De Amerikaanse multi-instrumentalist Mike Keneally is een veelgevraagd muzikant. Bijna net zoveel gevraagd als drummer Marco Minnemann, met wie hij regelmatig samenwerkt. Af en toe dan is het tijd voor een eigen album, meestal met songs die al gaande ontstaan, soms al jaren terug. Want gewoon naar de studio gaan, en van scratch een plaat maken, dat zul je Keneally niet snel zien doen. Domweg geen tijd voor.
Toch levert Keneally met “You Must Be That Tall” alweer zijn zestiende soloalbum af. Het is een lichtvoetige, bijna blije plaat geworden. Het lijkt wel of hij dat nodig heeft naast zijn live-werk met Dethklok, een virtuele death metal band (maar toch ook een echte band, verwarrend, maar Wikipedia kan het beter uitleggen dan ik). Het tekent de veelzijdigheid van deze muzikant die ook werkt en gewerkt heeft met illustere namen als Frank Zappa, Joe Satriani, Steve Vai en Andy Partridge (XTC).
Anyway, de lichtvoetigheid ten spijt, is ‘You Must Be This Tall’ niet meteen een toegankelijke plaat geworden. Keneally laat hierop meer de jazzy kant van de prog spreken, niet iedereens kopje thee. Meer Zappa dan Camel, meer jazzrock dan neoprog. Maar als er één ding duidelijk naar voren komt, dan is het ’s mans vakmanschap en virtuositeit. En dat op gitaar én toetsen. Gelukkig maakt Keneally niet de vergissing om op elk nummer alles te willen spelen, en hij huurt dan ook terecht grootheden in als Minnemann (daar is ie weer) en Joe Travers op drums, Bryan Beller op basgitaar en nog zo wat namen.
Alle songs bespreken is overbodig, daarvoor is het teveel een toevallig bij elkaar op één album belande verzameling. We pikken er even een paar uit. Het titelnummer heeft een Nederlands tintje. Het is namelijk de studioversie van een demo die Keneally schreef voor het Metropole Orkest en ging in 2006 in première in de Oosterpoort in Groningen. De vier stukken The Rider, een luchtig prog-epos, Kidzapunk, een manisch en chaotisch thema voor een niet-bestaande film, Cavanaugh, een stemmige rocksong, en Pitch Pipe, een pittig gitaarstuk, begonnen hun leven als stukjes ingezongen door Keneally in zijn telefoon terwijl hij op tour was met Dethklok en Satriani. Op wat drums (Minnemann) en beetjes gitaar (Musallam) na, speelt Keneally op deze vier alles zelf.

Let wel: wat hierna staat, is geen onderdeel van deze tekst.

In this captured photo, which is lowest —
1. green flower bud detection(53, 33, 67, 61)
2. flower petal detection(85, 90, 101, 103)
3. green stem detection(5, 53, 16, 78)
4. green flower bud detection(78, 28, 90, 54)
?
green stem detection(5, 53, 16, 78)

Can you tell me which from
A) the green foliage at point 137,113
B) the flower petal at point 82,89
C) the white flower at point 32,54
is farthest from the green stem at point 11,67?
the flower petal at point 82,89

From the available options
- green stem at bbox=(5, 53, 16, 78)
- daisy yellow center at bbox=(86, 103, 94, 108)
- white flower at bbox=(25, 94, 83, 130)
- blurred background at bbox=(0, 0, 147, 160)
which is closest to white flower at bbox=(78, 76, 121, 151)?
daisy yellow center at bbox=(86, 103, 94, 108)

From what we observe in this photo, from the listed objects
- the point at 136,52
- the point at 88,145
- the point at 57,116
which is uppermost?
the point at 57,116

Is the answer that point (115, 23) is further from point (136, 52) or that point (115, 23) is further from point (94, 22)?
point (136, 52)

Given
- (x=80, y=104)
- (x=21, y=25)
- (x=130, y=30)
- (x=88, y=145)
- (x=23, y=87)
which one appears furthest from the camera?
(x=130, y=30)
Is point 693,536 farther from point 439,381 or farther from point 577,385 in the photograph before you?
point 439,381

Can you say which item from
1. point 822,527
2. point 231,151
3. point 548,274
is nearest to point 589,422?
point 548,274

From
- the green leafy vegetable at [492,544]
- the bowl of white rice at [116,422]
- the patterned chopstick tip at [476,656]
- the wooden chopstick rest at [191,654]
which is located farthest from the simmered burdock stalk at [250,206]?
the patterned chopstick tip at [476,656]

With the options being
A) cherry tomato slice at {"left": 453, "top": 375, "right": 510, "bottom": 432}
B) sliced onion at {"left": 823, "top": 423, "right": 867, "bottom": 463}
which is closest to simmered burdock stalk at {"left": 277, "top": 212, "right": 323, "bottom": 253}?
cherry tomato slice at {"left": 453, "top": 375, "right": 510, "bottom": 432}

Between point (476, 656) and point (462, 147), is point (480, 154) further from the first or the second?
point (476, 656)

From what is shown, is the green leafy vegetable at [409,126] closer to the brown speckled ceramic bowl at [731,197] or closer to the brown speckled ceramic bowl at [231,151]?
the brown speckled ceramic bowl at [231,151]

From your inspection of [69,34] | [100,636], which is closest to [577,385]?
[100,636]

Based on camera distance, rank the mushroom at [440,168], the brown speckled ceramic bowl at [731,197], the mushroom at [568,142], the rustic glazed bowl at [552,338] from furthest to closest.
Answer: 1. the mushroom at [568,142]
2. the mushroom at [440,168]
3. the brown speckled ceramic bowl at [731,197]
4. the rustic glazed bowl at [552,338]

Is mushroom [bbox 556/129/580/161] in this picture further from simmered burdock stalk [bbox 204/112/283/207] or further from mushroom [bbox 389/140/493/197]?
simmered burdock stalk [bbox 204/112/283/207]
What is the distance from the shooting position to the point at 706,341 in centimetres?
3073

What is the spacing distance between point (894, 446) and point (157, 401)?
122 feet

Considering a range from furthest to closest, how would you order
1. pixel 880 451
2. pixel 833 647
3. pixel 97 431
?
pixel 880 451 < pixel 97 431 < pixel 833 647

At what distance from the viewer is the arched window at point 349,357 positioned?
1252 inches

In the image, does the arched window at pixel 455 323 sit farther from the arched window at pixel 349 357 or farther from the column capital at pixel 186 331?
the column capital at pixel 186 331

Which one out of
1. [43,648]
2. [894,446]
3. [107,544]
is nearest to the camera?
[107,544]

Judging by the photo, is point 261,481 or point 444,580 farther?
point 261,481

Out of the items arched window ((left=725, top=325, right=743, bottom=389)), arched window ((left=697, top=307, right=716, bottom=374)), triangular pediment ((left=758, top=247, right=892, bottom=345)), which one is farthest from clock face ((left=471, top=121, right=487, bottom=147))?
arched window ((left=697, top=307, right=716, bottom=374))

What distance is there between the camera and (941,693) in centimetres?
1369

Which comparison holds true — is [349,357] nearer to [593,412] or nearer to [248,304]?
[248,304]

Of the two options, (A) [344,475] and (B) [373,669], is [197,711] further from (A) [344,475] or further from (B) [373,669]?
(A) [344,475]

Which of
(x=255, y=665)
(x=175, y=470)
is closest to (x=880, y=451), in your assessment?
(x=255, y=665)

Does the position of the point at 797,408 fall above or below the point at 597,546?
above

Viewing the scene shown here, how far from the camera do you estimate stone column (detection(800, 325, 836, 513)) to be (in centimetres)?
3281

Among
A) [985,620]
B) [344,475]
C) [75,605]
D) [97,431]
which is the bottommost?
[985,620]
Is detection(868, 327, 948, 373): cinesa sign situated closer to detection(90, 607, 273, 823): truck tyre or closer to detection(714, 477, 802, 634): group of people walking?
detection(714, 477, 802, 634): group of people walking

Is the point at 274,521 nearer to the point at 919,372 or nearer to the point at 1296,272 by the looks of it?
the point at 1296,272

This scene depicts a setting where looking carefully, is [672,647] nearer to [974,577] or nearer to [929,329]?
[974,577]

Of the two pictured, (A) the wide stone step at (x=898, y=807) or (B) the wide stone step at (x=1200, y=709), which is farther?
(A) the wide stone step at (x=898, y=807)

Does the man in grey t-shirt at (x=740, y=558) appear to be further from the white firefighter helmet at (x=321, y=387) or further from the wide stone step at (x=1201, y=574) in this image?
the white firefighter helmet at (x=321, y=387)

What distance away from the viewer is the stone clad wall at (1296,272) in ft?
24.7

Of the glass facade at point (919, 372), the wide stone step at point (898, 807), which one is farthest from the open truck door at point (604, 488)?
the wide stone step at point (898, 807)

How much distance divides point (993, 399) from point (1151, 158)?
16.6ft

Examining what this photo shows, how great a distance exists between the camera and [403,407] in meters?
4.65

Tenslotte nog iets over Indicator. Dit nummer is een overblijfsel van Keneally’s samenwerking met Andy Partridge van XTC op “Wing Beat Fantastic”. Vraag je je toch af of die 1 minuut 26 daar dan écht niet meer op paste. Voor dit album maakt het nauwelijks iets uit, dat is met zijn 44 minuten toch al aan de krappe kant, anno 2013. Geen wereldplaat, maar wie van Zappa houdt, komt niet bedrogen uit.